▸ Directions for this task
Among the lines below, keep only those from the one containing "Business card vector template personal visiting stock" through the one containing "Logo Lock Shoulder Bag product Hover", and reproduce them exactly.

▸ Source information
====
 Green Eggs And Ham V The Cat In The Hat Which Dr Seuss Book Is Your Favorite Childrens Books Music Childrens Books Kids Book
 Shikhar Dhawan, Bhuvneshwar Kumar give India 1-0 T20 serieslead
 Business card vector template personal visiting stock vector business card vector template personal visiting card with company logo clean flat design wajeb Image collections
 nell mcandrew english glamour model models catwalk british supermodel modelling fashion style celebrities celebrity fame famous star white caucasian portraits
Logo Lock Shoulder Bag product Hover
====
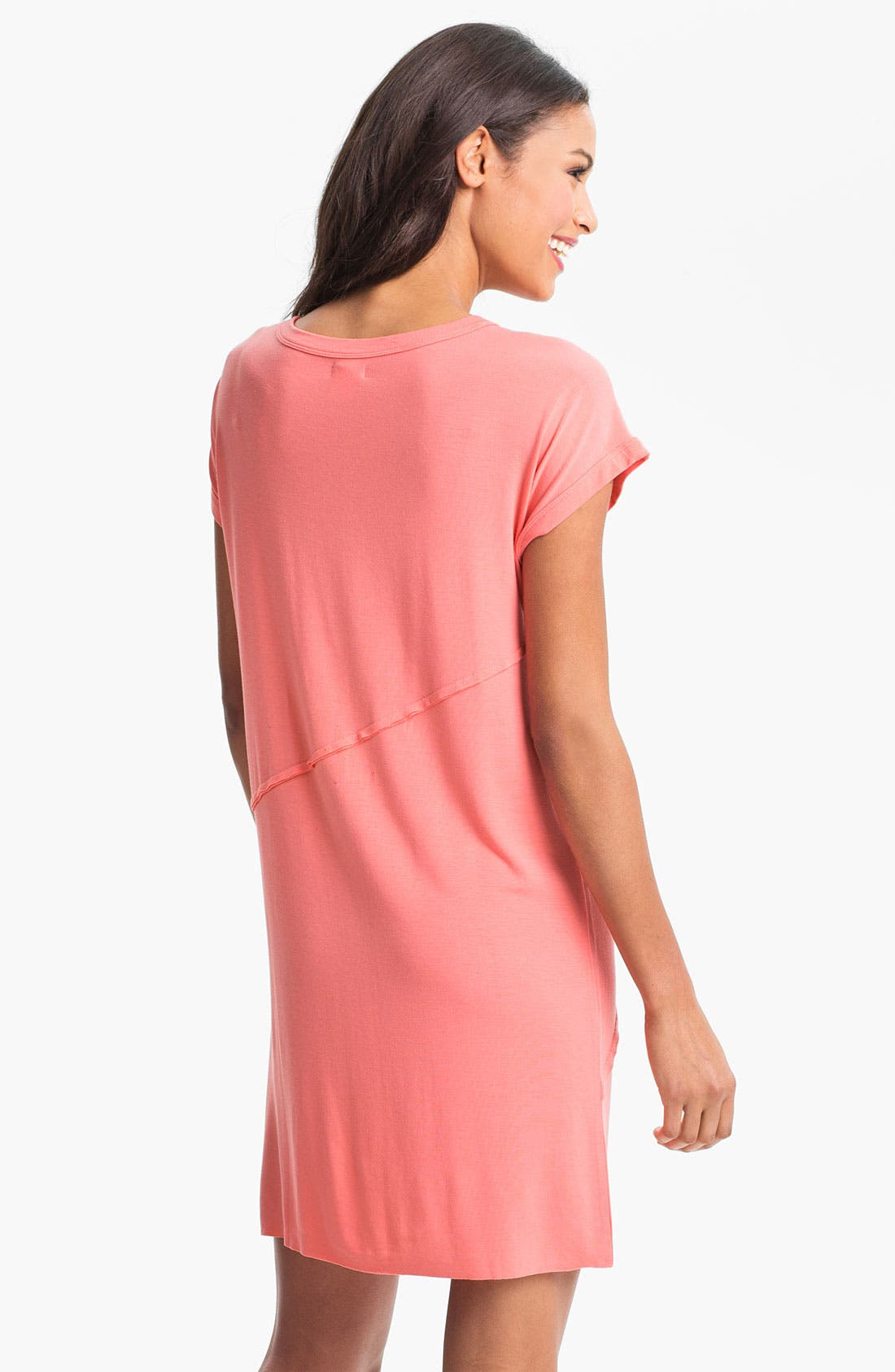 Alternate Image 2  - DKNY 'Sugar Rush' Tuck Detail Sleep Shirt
====
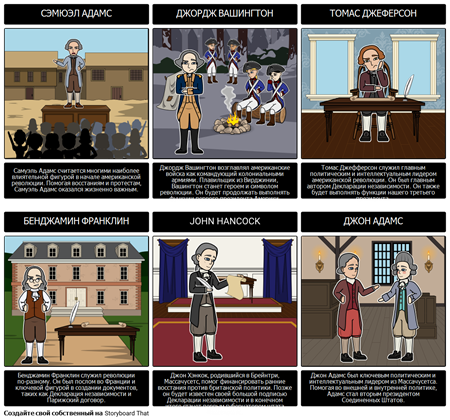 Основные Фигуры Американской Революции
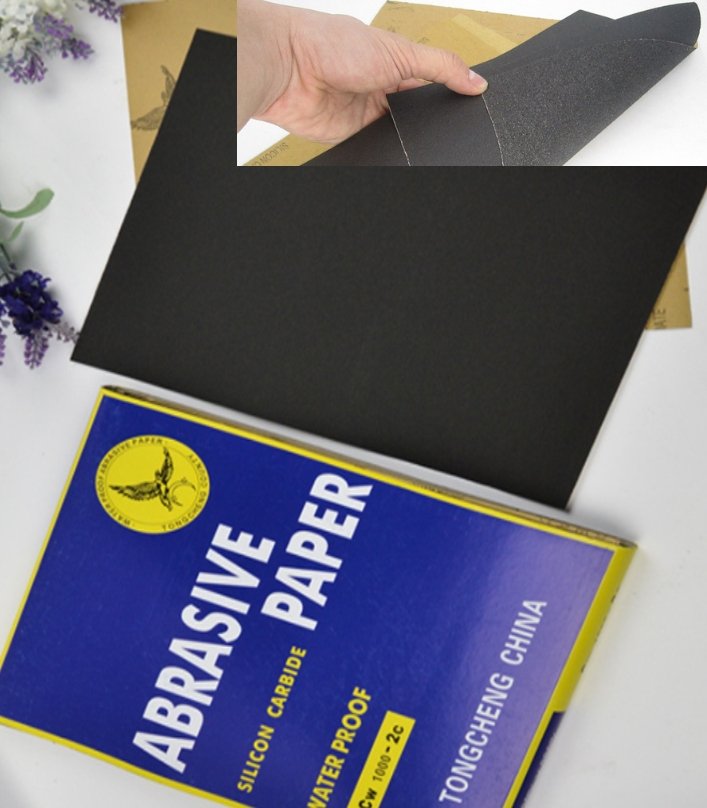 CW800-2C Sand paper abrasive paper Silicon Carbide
====
▸ Answer area
 Business card vector template personal visiting stock vector business card vector template personal visiting card with company logo clean flat design wajeb Image collections
 nell mcandrew english glamour model models catwalk british supermodel modelling fashion style celebrities celebrity fame famous star white caucasian portraits
Logo Lock Shoulder Bag product Hover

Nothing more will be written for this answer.